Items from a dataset
[Start of section]

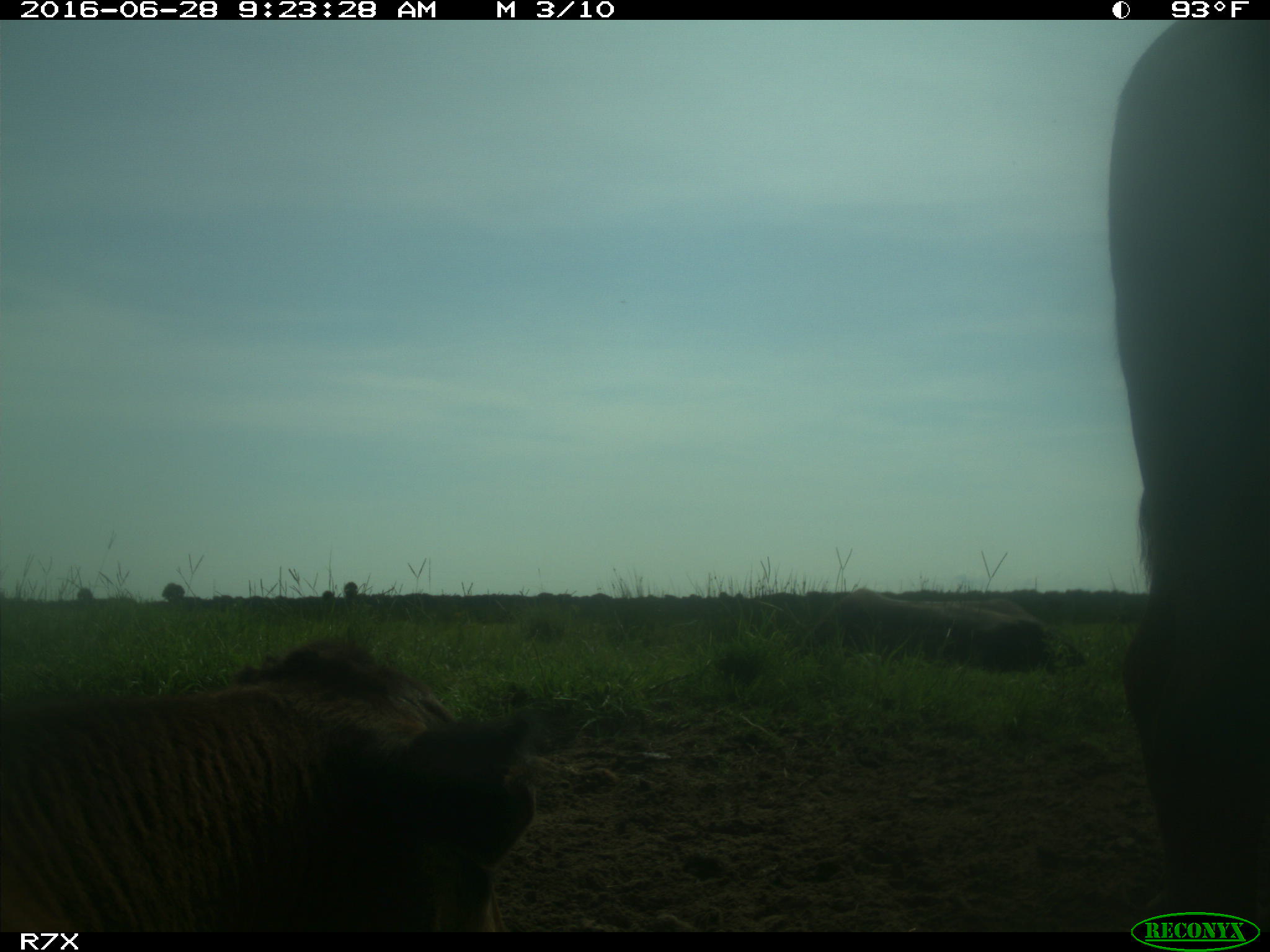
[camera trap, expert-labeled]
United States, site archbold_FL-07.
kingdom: Animalia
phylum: Chordata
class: Mammalia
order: Artiodactyla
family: Bovidae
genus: Bos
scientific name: Bos taurus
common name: domestic cow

[End of section]

Copy the data character for character, but drop all pictures from the copy.

RESULT BELOW —
[camera trap, expert-labeled]
United States, site archbold_FL-07.
kingdom: Animalia
phylum: Chordata
class: Mammalia
order: Artiodactyla
family: Bovidae
genus: Bos
scientific name: Bos taurus
common name: domestic cow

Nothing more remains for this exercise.